══ TEXTO PROPORCIONADO ══
Al llegar a este punto, surge la pregunta que nadie o casi nadie ha hecho: ¿son factibles las soluciones propuestas? Me refiero a aquellas que dependen de factores externos y ajenos a la voluntad del Gobierno y de las comunidades indígenas.

Entre las causas determinantes de la situación desdichada de los campesinos de Chiapas hay cuatro, por lo menos, que escapan a su arbitrio: el excesivo crecimiento de la población; la escasa productividad de las tierras en_ la región de Las Cañadas, en donde está localizado el conflicto; el descenso internacional de los precios del café; en fin, las dificultades técnicas que implica ya sea la transformación de tierras de pasto (ganadería) en agrícolas, o bien la administración de las fincas ganaderas por las comunidades. No digo que estos obstáculos sean insuperables; digo que hay que contar con ellos. Los temas de carácter nacional eran los más difíciles, pero, a pesar del radicalismo verbal de los insurrectos, fueron resueltos con realismo y prudencia.

En primer lugar, de manera implícita, aunque no expresa, los insurgentes desistieron de su demanda original, absurda por lo demás: la renuncia del presidente y la formación de un gobierno provisional que convocase elecciones. Además, y esto fue esencial, aceptaron que los acuerdos sobre estos temas no fuesen resolutivos, sino declarativos. En efecto, se trata de asuntos que escapan a la jurisdicción y a la competencia tanto del EZLN como del comisionado. Por su naturaleza, esos problemas sólo pueden ser resueltos por la nación entera, ya sea a través de los poderes legalmente constituidos o, si se prefiere otra vía, por medio de un plebiscito o un referéndum.
═══
══ DATOS PARA EXAMINAR ══
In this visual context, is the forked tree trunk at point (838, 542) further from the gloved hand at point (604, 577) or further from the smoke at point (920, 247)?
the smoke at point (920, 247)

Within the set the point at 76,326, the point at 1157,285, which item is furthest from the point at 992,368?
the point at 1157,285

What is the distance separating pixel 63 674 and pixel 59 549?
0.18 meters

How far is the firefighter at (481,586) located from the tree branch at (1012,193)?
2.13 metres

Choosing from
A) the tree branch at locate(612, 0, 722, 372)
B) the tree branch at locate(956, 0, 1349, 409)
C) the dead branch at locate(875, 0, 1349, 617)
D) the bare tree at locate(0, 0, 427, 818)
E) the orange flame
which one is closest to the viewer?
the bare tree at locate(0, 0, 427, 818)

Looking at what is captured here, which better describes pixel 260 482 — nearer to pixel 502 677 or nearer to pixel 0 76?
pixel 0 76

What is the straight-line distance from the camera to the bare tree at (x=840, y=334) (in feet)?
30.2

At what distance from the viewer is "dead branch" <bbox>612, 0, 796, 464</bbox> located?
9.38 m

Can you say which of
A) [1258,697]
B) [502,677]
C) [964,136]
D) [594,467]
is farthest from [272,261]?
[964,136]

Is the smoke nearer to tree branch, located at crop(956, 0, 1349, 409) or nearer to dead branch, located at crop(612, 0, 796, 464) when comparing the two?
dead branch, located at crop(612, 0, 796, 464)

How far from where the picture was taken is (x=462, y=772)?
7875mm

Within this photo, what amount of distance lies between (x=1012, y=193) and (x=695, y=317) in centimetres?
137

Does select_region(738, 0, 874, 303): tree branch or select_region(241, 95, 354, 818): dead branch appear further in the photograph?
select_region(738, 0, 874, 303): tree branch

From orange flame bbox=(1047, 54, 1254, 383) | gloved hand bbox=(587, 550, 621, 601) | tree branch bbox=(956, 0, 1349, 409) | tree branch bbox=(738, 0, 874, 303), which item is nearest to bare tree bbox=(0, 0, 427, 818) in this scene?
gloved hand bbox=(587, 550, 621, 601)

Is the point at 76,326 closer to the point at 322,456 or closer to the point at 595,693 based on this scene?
═══
TAREA PROPUESTA
Según el texto sobre el conflicto de Chiapas, ¿cuál fue la demanda original de los insurgentes? Este material procede de otra fuente.

RESPUESTA ESPERADA
La renuncia del presidente y la formación de un gobierno provisional que convocase elecciones.